Mon Feb 24 15:51:22 PST 2025

================
@@ -253,26 +253,16 @@ inline _LIBCPP_CONSTEXPR __bitset<_N_words, _Size>::__bitset() _NOEXCEPT
 
 template <size_t _N_words, size_t _Size>
 void __bitset<_N_words, _Size>::__init(unsigned long long __v, false_type) _NOEXCEPT {
-  __storage_type __t[sizeof(unsigned long long) / sizeof(__storage_type)];
-  size_t __sz = _Size;
-  for (size_t __i = 0; __i < sizeof(__t) / sizeof(__t[0]); ++__i, __v >>= __bits_per_word, __sz -= __bits_per_word)

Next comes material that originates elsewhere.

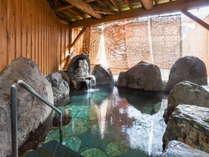あ~!と思わずため息が、、内湯とつながっている岩露天温泉も人気♪体の芯から暖まる~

-    if (__sz < __bits_per_word)
-      __t[__i] = static_cast<__storage_type>(__v) & (1ULL << __sz) - 1;
-    else
-      __t[__i] = static_cast<__storage_type>(__v);
-
-  std::copy(__t, __t + sizeof(__t) / sizeof(__t[0]), __first_);
-  std::fill(
-      __first_ + sizeof(__t) / sizeof(__t[0]), __first_ + sizeof(__first_) / sizeof(__first_[0]), __storage_type(0));
+  const size_t __ull_words = sizeof(unsigned long long) / sizeof(__storage_type);
+  for (size_t __i = 0; __i < __ull_words; ++__i, __v >>= __bits_per_word)

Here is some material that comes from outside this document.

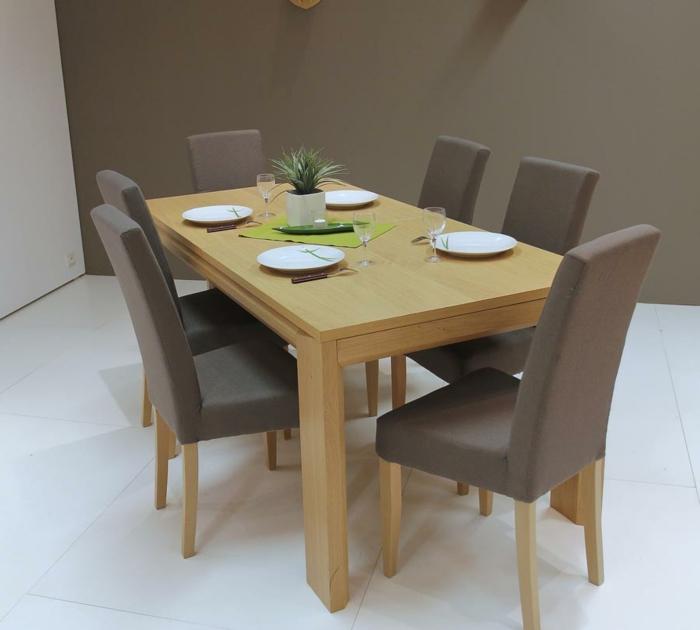 Tisch-mit-Stühlen-geschirr-grau-wand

+    __first_[__i] = static_cast<__storage_type>(__v);
+  std::fill(__first_ + __ull_words, __first_ + _N_words, __storage_type(0));
 }
 
 template <size_t _N_words, size_t _Size>
 inline _LIBCPP_HIDE_FROM_ABI void __bitset<_N_words, _Size>::__init(unsigned long long __v, true_type) _NOEXCEPT {
   __first_[0] = __v;
-  if (_Size < __bits_per_word)
-    __first_[0] &= (1ULL << _Size) - 1;
----------------
winner245 wrote:

Thanks for the feedback! I've run some benchmarks and based on the results, there doesn't seem to be any performance difference.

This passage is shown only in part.